Keras and TF themselves don’t use whole cores and capacity of CPU! If you are interested in using all 100% of your CPU then the multiprocessing.Pool basically creates a pool of jobs that need doing. The processes will pick up these jobs and run them. When a job is finished, the process will pick up another job from the pool.

NB: If you want to just speed up this model, look into GPUs or changing the hyperparameters like batch size and number of neurons (layer size).

Here’s how you can use multiprocessing to train multiple models at the same time (using processes running in parallel on each separate CPU core of your machine).

This answer inspired by @repploved

import time
import signal
import multiprocessing

def init_worker():
    ''' Add KeyboardInterrupt exception to mutliprocessing workers '''
    signal.signal(signal.SIGINT, signal.SIG_IGN)


def train_model(layer_size):
    '''
    This code is parallelized and runs on each process
    It trains a model with different layer sizes (hyperparameters)
    It saves the model and returns the score (error)
    '''
    import keras
    from keras.models import Sequential
    from keras.layers import Dense

    print(f'Training a model with layer size {layer_size}')

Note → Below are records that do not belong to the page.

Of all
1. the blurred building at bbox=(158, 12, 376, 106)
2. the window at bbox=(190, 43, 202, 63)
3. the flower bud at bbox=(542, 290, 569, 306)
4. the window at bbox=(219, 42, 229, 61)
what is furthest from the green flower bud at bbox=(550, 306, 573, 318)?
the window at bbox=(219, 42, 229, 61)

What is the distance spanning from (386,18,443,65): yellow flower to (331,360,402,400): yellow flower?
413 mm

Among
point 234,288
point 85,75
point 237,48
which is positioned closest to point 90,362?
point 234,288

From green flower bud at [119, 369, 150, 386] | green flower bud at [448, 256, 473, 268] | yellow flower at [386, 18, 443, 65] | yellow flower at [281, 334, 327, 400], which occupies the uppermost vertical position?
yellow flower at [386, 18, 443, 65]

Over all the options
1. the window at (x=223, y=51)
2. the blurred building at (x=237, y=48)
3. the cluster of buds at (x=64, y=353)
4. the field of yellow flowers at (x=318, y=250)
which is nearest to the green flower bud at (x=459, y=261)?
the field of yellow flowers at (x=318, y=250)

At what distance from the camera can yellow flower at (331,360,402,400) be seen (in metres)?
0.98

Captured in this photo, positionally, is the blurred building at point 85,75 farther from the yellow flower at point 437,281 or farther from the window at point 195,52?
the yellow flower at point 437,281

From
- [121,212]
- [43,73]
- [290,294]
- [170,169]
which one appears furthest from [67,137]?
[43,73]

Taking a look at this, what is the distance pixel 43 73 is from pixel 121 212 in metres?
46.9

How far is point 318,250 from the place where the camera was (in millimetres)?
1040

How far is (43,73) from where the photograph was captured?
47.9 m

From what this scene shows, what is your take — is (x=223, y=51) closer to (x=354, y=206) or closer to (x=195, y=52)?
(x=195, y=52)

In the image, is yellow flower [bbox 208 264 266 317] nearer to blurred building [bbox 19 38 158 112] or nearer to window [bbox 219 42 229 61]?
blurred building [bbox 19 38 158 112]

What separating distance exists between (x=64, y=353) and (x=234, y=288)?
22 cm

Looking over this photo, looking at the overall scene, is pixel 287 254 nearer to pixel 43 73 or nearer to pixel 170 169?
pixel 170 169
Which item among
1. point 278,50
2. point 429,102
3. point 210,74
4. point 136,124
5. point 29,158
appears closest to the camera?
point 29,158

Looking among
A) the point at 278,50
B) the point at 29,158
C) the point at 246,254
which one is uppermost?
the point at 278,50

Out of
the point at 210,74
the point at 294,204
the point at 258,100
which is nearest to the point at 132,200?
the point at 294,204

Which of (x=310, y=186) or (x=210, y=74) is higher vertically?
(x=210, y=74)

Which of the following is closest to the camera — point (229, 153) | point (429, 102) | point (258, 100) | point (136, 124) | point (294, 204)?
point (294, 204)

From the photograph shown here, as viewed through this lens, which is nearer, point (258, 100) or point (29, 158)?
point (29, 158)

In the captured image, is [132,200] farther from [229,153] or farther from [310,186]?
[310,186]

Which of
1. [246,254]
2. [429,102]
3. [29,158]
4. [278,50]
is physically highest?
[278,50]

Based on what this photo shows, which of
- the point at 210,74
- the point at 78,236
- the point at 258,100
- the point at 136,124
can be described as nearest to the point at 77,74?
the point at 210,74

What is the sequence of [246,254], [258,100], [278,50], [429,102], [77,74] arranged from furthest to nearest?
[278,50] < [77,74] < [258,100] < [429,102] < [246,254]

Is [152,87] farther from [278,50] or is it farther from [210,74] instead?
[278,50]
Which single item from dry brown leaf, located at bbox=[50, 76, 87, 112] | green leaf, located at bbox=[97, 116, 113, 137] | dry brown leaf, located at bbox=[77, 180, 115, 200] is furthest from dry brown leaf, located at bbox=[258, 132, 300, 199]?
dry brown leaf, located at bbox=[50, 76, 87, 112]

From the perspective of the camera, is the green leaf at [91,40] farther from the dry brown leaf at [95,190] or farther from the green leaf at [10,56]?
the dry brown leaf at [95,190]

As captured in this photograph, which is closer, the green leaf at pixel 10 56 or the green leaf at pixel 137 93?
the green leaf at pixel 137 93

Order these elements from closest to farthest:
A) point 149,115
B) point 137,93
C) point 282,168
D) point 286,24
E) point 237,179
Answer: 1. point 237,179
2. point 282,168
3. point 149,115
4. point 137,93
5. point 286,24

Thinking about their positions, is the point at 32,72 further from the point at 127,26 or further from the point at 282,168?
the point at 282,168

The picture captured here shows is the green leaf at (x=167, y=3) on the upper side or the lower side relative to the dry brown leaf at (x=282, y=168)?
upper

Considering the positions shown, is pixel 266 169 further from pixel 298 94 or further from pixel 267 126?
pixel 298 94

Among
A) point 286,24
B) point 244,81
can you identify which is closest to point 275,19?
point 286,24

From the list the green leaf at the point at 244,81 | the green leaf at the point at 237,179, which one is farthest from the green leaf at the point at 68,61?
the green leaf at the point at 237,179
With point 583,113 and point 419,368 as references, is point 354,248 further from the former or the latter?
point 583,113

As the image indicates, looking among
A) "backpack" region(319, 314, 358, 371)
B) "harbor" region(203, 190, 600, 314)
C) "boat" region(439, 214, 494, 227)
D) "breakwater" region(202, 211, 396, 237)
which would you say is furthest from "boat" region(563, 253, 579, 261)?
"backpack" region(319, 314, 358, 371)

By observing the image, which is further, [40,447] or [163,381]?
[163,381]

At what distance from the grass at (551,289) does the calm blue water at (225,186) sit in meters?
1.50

    # build your model here
    model_RNN = Sequential()
    model_RNN.add(Dense(layer_size))

    # fit the model (the bit that takes time!)
    model_RNN.fit(...)

    # lets demonstrate with a sleep timer
    time.sleep(5)

    # save trained model to a file
    model_RNN.save(...)

    # you can also return values eg. the eval score
    return model_RNN.evaluate(...)


num_workers = 4
hyperparams = [800, 960, 1100]

pool = multiprocessing.Pool(num_workers, init_worker)

scores = pool.map(train_model, hyperparams)

print(scores)

Output:

Training a model with layer size 800
Training a model with layer size 960
Training a model with layer size 1100
[{'size':960,'score':1.0}, {'size':800,'score':1.2}, {'size':1100,'score':0.7}]

This is easily demonstrated with a time.sleep in the code. You’ll see that all 3 processes start the training job, and then they all finish at about the same time. If this was single processed, you’d have to wait for each to finish before starting the next (yawn!).